> _TO DO_
Give the listing again character for character, but drop the images.

— Start of PROVIDED MATERIAL —

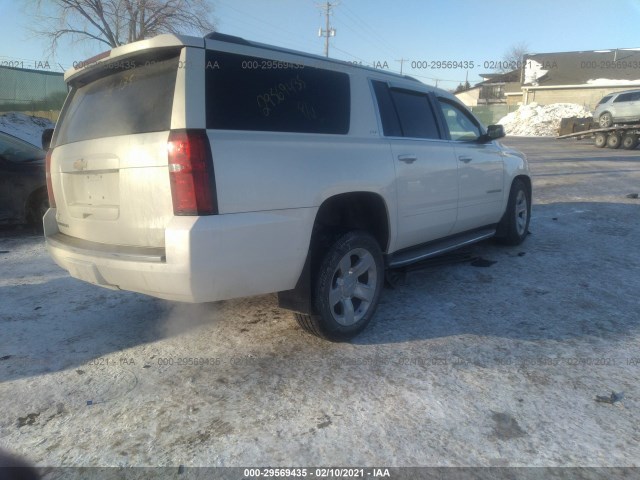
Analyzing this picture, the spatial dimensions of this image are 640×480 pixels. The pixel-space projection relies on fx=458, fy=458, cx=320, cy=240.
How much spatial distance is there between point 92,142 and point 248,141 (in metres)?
1.11

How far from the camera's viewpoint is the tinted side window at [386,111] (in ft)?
11.9

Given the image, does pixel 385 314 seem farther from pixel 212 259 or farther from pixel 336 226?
pixel 212 259

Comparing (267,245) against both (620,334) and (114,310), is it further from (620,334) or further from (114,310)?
(620,334)

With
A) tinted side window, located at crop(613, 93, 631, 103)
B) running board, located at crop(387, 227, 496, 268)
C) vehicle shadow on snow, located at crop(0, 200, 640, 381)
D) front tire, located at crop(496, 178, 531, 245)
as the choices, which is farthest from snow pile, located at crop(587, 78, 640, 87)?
running board, located at crop(387, 227, 496, 268)

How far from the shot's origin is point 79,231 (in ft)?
10.3

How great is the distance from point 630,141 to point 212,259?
23.7 metres

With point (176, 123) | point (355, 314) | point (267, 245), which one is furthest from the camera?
point (355, 314)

— End of PROVIDED MATERIAL —

> _RESPONSE TO THIS TASK_
Analyzing this picture, the spatial dimensions of this image are 640×480 pixels. The pixel-space projection relies on fx=458, fy=458, cx=320, cy=240.
How much spatial distance is there between point 92,142 and point 248,141 (in metres)?
1.11

How far from the camera's viewpoint is the tinted side window at [386,111] (in ft)?
11.9

Given the image, does pixel 385 314 seem farther from pixel 212 259 or farther from pixel 336 226?
pixel 212 259

Comparing (267,245) against both (620,334) and (114,310), is it further from (620,334) or further from (114,310)?
(620,334)

With
A) tinted side window, located at crop(613, 93, 631, 103)
B) running board, located at crop(387, 227, 496, 268)
C) vehicle shadow on snow, located at crop(0, 200, 640, 381)
D) front tire, located at crop(496, 178, 531, 245)
as the choices, which is farthest from snow pile, located at crop(587, 78, 640, 87)?
running board, located at crop(387, 227, 496, 268)

How far from the shot's origin is point 79,231 (in ft)?
10.3

How great is the distance from point 630,141 to point 212,259?
23.7 metres

With point (176, 123) | point (355, 314) | point (267, 245), which one is furthest from the camera?
point (355, 314)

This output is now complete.